En dévoilant ce mardi des emblèmes novateurs sur la forme avec en plus un double message de créativité et de diversité sur le fond, le Comité d’Organisation de Los Angeles 2028 a confirmé qu’il entendait faire de l’Olympiade californienne, l’incarnation des Jeux d’une nouvelle ère.

Lorsque Los Angeles a remplacé Boston comme Ville Candidate proposée par le Comité Olympique des États-Unis (USOC) – devenu depuis Comité Olympique et Paralympique (USOPC) – dans la course aux Jeux d’été de 2024, les observateurs ont convenu que la “Cité des Anges” serait une redoutable concurrente.
Il faut dire que LA avait, avant même la désignation officielle survenue en septembre 2017, une riche expérience et ce, après avoir accueilli sur son sol les Jeux en 1932 et surtout en 1984, période où le Mouvement Olympique se trouvait bien malgré lui pris en étau entre le Bloc de l’Ouest et le Bloc de l’Est dans le contexte de la Guerre Froide. A ce moment-là, Los Angeles se révèle être un partenaire idéal en écrivant, déjà, une nouvelle étape dans l’histoire des anneaux olympiques.
A l’époque, l’accueil des Jeux se traduit en effet par l’apport de bénéfices à hauteur de 232,5 millions de dollars pour les organisateurs. Une première historique. Les deux échéances olympiques qui se dérouleront par la suite au “Pays de l’Oncle Sam” seront elles-aussi bénéficiaires, bien que dans des proportions moindres, à Atlanta en 1996 (10 millions de dollars) et à Salt Lake City en 2002 (56 millions de dollars).

Pour espérer réitérer cette performance que bien des Villes Hôtes souhaiteraient établir, Los Angeles 2024 a donc développé dès 2015 un projet fondé sur l’utilisation d’une écrasante majorité de sites existants ou temporaires (97%), les seuls aménagements nécessaires devant être portés exclusivement par des investisseurs privés.
Deux sites illustrent pleinement cette conception de Jeux répondant à la fois à la volonté des artisans du projet de faire appel à des investisseurs privés lorsque cela est utile, mais également aux nouvelles exigences olympiques compilées dans l’Agenda 2020 du Mouvement Olympique.

## DONNÉES RECUEILLIES
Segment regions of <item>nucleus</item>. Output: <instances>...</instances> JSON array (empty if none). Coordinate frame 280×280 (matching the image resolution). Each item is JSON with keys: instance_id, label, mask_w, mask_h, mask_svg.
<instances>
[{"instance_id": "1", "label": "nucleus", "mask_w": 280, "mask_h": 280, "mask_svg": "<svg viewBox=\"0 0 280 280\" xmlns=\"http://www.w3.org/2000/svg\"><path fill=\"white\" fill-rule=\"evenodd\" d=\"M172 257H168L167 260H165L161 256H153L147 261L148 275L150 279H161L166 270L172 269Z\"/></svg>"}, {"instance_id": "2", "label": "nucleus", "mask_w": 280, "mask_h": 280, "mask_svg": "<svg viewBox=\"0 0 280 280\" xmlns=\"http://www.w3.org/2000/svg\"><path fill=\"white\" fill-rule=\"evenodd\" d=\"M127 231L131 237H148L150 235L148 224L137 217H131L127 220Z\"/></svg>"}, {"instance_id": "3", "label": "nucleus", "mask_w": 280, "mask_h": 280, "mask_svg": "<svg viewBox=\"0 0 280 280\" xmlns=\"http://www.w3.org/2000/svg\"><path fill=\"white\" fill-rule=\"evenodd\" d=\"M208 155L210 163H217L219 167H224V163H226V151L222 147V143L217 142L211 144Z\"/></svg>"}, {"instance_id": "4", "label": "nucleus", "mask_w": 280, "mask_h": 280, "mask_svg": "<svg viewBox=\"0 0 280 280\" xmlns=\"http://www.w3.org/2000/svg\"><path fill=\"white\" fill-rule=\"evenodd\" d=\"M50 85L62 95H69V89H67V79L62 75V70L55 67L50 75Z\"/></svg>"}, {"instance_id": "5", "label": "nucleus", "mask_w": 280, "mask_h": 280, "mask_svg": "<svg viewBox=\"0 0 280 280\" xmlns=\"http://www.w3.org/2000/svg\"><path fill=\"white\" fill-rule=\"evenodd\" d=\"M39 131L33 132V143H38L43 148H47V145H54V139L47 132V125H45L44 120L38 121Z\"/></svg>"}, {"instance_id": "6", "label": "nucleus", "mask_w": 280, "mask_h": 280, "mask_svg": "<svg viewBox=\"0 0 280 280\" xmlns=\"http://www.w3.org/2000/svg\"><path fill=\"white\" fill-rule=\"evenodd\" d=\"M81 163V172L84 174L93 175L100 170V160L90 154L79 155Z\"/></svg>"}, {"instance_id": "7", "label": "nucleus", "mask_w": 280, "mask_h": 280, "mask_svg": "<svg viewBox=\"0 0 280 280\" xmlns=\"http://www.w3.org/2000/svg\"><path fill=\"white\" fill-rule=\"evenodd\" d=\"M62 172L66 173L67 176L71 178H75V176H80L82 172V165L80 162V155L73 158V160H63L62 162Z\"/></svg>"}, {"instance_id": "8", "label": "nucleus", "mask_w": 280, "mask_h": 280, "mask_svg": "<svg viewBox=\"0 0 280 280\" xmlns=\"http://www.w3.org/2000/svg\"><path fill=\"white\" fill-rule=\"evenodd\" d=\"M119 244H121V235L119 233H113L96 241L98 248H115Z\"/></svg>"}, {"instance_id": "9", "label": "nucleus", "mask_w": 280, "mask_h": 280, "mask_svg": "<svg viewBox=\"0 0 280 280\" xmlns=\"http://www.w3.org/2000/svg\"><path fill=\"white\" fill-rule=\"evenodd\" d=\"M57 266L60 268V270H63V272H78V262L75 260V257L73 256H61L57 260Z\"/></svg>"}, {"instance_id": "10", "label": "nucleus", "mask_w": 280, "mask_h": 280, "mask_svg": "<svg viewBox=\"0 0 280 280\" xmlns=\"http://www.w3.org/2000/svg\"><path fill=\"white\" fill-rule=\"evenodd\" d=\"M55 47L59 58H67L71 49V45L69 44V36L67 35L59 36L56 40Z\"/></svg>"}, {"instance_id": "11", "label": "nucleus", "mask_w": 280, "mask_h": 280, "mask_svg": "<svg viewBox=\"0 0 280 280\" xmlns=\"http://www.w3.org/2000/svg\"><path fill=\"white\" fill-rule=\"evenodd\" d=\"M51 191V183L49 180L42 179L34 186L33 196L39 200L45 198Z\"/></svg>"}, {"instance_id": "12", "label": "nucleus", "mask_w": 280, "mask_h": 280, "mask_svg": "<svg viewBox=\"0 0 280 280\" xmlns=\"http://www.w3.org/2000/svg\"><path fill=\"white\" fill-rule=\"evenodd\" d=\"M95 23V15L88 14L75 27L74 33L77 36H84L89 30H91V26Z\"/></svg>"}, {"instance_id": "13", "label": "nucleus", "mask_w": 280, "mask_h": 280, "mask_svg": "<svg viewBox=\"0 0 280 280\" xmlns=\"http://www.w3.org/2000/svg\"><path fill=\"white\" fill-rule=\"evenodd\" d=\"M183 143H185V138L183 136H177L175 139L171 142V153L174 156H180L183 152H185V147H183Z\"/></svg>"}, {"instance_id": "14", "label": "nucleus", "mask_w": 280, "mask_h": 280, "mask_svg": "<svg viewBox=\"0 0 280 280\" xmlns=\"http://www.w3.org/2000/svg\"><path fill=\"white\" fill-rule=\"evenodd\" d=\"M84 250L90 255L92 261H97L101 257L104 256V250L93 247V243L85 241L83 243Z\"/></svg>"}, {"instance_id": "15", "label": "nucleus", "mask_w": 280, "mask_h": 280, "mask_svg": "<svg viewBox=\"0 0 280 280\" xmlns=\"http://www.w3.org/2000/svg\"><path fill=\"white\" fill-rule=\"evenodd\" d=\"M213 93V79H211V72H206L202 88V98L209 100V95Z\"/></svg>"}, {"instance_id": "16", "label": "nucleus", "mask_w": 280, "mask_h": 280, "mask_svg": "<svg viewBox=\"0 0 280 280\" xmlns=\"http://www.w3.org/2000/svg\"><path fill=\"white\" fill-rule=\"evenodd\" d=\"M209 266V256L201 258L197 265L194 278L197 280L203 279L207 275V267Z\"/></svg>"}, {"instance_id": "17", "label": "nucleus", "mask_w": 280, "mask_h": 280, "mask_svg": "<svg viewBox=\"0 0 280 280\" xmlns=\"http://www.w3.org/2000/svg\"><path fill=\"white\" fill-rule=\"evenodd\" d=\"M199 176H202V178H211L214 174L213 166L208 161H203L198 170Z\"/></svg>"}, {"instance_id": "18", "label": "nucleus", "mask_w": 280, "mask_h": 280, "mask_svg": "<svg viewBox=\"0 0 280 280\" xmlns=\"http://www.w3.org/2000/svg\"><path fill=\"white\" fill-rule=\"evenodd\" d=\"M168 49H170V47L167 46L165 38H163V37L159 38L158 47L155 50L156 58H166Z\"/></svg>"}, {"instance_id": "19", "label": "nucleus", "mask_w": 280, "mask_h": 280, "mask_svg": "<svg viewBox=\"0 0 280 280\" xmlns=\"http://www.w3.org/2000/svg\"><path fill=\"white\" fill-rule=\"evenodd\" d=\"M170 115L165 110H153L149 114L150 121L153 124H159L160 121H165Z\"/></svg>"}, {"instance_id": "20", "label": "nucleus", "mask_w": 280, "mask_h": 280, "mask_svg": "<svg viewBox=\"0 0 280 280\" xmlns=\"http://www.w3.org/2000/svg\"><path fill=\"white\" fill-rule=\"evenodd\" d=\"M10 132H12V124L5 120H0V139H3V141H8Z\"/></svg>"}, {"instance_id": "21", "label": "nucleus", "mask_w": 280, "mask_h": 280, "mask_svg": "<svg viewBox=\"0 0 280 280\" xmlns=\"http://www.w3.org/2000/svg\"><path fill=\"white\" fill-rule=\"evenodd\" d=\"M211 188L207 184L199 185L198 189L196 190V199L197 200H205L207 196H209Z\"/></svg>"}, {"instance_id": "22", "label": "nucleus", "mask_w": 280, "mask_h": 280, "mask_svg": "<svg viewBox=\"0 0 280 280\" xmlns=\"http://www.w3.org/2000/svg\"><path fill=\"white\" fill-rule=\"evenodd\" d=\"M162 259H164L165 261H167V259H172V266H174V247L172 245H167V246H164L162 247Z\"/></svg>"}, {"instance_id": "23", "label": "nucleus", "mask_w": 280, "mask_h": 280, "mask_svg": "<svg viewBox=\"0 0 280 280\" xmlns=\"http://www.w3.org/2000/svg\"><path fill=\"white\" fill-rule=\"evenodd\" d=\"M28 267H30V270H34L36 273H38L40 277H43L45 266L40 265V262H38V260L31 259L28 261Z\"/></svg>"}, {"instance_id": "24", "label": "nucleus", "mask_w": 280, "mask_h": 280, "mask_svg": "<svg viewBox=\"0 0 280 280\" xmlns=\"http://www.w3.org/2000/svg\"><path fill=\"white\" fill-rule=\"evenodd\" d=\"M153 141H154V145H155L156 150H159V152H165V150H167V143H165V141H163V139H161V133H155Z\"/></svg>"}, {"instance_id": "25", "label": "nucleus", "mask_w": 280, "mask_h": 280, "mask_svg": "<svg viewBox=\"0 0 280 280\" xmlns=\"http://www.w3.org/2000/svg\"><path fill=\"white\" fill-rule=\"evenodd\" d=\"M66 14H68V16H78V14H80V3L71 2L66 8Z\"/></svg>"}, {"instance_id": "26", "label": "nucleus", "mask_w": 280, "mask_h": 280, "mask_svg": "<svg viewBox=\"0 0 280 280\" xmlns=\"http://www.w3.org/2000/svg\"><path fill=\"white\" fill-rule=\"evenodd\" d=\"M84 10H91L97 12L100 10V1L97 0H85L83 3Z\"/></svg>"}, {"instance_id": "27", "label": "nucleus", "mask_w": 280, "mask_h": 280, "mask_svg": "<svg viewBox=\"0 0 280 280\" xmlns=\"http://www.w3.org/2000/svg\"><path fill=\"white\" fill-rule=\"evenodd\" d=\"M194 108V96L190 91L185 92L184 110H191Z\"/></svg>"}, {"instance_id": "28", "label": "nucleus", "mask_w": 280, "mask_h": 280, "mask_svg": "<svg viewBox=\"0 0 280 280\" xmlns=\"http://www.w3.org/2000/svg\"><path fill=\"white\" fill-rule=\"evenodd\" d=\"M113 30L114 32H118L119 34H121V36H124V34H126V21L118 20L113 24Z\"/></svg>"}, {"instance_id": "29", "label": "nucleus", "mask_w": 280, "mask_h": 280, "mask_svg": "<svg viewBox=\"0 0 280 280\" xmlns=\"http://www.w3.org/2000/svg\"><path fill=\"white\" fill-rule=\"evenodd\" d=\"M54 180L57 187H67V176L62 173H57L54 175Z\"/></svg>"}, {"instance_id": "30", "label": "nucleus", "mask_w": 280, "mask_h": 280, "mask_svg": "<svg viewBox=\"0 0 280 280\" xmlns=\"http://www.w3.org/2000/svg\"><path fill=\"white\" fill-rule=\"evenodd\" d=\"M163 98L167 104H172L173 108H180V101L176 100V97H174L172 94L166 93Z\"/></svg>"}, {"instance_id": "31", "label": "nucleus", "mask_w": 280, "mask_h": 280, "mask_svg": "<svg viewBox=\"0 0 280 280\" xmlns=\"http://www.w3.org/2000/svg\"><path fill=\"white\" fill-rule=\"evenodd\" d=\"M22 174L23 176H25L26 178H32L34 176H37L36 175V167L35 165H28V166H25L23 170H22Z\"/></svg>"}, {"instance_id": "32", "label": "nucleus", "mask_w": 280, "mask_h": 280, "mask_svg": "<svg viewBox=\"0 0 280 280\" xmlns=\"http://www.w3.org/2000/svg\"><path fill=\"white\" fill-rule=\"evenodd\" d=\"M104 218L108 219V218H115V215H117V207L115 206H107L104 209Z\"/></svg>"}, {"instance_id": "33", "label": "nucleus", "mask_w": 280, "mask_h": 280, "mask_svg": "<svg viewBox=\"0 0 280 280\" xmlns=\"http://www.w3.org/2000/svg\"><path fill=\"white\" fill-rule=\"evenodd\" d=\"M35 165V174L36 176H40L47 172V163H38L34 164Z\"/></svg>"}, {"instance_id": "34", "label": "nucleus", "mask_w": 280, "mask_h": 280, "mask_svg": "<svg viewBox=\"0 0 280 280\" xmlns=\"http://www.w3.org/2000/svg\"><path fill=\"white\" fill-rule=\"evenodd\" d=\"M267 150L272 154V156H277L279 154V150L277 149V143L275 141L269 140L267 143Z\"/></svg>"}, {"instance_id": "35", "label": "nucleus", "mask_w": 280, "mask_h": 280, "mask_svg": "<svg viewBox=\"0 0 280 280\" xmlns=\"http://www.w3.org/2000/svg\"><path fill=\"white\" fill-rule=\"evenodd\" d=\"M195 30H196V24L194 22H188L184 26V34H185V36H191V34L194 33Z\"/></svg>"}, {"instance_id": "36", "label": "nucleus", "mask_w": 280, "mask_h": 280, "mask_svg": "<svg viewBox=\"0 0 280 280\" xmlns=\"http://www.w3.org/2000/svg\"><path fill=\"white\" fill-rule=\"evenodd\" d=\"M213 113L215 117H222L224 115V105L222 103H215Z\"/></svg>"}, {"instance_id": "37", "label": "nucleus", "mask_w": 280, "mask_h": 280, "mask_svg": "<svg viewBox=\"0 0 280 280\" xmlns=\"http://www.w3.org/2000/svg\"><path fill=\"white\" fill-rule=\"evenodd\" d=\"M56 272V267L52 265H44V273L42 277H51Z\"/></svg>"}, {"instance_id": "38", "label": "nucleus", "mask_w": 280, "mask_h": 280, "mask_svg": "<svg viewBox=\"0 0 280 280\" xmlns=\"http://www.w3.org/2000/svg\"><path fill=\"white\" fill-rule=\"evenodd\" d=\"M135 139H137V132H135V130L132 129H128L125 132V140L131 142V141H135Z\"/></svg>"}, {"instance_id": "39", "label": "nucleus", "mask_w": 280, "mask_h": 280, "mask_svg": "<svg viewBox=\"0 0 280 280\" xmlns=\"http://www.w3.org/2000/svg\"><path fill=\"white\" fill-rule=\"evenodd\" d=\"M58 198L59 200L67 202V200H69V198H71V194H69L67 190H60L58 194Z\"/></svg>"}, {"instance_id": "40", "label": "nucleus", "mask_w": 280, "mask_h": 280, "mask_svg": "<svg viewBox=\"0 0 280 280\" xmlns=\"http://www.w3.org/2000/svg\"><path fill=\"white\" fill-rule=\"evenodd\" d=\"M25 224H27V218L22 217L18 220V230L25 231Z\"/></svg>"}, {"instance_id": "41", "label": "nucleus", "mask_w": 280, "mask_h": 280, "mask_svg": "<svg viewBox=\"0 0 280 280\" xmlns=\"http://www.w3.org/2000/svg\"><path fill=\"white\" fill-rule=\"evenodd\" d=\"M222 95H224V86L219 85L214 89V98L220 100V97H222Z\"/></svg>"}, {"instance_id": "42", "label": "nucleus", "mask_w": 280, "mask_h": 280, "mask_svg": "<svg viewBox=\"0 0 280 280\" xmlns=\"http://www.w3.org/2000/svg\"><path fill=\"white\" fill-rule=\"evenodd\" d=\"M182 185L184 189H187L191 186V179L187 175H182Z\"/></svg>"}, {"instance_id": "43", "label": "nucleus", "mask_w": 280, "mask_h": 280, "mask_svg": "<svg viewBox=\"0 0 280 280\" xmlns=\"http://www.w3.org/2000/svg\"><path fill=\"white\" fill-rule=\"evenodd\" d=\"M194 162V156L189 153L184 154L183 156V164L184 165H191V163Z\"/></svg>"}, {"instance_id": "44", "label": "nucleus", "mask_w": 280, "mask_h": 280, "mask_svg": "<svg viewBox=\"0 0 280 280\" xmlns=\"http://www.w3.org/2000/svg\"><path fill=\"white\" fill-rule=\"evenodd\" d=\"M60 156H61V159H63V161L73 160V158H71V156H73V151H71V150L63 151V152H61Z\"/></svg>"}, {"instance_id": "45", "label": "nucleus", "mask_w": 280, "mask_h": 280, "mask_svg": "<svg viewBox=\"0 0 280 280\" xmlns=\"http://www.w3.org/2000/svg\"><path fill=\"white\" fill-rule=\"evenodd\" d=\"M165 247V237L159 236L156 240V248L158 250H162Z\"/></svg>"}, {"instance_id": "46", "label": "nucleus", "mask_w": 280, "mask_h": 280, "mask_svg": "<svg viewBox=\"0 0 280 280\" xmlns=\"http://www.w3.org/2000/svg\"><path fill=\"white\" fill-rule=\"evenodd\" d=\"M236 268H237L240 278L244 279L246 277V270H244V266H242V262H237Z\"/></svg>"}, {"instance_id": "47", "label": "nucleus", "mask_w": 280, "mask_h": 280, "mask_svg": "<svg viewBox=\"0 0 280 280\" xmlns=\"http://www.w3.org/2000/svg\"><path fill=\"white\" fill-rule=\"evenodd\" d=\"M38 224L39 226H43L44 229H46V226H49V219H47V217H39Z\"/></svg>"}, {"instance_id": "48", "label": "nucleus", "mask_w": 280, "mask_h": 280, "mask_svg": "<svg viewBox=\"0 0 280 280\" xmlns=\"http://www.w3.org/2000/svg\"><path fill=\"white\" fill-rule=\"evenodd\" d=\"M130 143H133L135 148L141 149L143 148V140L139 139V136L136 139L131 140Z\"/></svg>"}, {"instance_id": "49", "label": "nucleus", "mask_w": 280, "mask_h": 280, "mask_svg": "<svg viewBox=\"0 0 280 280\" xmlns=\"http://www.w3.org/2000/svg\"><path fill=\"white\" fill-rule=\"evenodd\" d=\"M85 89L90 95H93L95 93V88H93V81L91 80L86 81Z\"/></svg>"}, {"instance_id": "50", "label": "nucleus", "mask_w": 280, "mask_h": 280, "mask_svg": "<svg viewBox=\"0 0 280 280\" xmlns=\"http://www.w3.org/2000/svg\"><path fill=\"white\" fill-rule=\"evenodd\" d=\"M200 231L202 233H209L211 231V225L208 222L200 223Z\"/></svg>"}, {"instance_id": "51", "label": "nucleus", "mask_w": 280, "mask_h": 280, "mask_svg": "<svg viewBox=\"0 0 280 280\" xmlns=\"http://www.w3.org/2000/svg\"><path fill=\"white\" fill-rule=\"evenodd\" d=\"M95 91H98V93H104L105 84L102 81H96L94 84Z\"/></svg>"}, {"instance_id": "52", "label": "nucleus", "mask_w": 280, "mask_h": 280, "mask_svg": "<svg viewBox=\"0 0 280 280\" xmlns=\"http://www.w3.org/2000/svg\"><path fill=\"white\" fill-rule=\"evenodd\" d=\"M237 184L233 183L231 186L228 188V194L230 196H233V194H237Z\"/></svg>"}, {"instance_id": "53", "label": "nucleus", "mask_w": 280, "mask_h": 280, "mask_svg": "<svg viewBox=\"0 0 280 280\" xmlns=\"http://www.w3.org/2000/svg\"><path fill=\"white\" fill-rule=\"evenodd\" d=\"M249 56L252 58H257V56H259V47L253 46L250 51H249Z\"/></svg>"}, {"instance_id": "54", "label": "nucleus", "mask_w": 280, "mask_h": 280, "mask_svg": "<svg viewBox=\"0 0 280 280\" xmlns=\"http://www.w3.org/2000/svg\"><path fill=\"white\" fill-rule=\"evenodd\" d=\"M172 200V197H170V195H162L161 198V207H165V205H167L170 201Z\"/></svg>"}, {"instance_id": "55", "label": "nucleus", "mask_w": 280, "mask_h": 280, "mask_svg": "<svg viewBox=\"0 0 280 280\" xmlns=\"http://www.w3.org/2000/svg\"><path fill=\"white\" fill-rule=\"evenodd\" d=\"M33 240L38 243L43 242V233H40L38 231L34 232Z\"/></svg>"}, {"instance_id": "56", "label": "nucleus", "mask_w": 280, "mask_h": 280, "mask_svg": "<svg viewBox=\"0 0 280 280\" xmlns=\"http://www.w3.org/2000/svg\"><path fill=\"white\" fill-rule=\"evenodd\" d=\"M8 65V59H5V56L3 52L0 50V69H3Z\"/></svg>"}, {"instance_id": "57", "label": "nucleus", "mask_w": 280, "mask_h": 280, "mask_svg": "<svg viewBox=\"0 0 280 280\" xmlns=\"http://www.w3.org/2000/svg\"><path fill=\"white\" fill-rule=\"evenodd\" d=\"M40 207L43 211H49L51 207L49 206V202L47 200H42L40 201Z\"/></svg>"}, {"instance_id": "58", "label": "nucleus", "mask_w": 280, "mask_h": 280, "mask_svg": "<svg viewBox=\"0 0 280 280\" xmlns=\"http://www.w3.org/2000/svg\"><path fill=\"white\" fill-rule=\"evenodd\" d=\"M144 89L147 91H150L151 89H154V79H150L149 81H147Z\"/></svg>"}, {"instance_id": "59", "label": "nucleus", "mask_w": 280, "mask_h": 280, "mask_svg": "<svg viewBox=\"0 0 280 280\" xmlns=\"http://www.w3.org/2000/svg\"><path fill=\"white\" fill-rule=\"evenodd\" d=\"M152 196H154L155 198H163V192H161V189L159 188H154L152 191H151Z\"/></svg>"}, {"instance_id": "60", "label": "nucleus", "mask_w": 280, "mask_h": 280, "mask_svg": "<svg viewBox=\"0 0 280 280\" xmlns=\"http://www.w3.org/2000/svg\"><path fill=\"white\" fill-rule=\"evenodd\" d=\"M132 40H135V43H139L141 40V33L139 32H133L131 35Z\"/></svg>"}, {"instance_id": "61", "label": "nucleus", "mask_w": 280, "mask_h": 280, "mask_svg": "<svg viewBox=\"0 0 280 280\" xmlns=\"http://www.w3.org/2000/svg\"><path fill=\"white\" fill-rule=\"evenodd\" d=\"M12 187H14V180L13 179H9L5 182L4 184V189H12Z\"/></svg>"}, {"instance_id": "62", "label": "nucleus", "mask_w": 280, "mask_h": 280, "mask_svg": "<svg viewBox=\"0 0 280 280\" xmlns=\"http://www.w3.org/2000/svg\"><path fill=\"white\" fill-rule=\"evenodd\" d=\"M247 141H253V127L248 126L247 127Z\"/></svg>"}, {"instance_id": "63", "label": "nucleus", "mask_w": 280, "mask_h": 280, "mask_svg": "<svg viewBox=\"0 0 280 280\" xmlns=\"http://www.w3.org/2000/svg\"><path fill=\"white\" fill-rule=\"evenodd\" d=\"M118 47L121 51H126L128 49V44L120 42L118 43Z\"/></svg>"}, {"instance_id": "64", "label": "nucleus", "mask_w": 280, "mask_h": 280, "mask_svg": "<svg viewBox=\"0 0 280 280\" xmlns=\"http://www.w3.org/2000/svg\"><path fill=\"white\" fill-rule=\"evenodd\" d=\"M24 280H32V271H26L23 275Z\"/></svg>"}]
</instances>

## TÂCHE BRÈVE 1
Répondez aux questions suivantes d'après le texte sur les Jeux de Los Angeles :
(a) Quelle ville Los Angeles a-t-elle remplacée comme Ville Candidate proposée par le Comité Olympique des États-Unis ?
(b) Quel bénéfice les Jeux de Salt Lake City en 2002 ont-ils dégagé ?
(c) Quelle proportion de sites existants ou temporaires le projet de Los Angeles 2024 prévoyait-il ?
## TÂCHE BRÈVE 2
Poursuivez le texte sur les Jeux de Los Angeles à partir de l'endroit où il s'interrompt.

## RÉSULTAT DE L'EXERCICE 1
(a) Boston.
(b) 56 millions de dollars.
(c) 97 %.

## RÉSULTAT DE L'EXERCICE 2
Pour le Village des Athlètes, LA 2024 a ainsi fait le choix d’une utilisation éphémère du campus universitaire de UCLA plutôt que de bâtir un site à au moins un milliard de dollars comme cela fut initialement envisagé. Des travaux de rénovation seront néanmoins menés pour permettre aux athlètes de loger dans le campus le temps des compétitions et des frais de location devront être engagés par le Comité d’Organisation des Jeux.
Pour le Stade Olympique, la candidature californienne a profité de la volonté du propriétaire de la franchise de football américain des Rams de construire un nouveau stade pour intégrer le futur équipement au concept olympique et paralympique.

Le suivi des travaux du SoFi Stadium – désormais achevés en cet été 2020 – a d’ailleurs d’ores et déjà permis d’entrevoir ce que pourrait être la célébration autour des Cérémonies d’ouverture et de clôture des Jeux dans moins de huit ans.
Disposant d’une capacité maximale de 100 000 places, l’écrin semi-enterré est un concentré de technologies au service de la fan experience. L’écran géant circulaire au-dessus du terrain sportif en est une illustration parfaite : 6 500 m², 900 tonnes, 260 hauts-parleurs et une résolution de 80 millions de pixels pour une qualité visuelle en 4K. Du jamais vu pour un tel équipement.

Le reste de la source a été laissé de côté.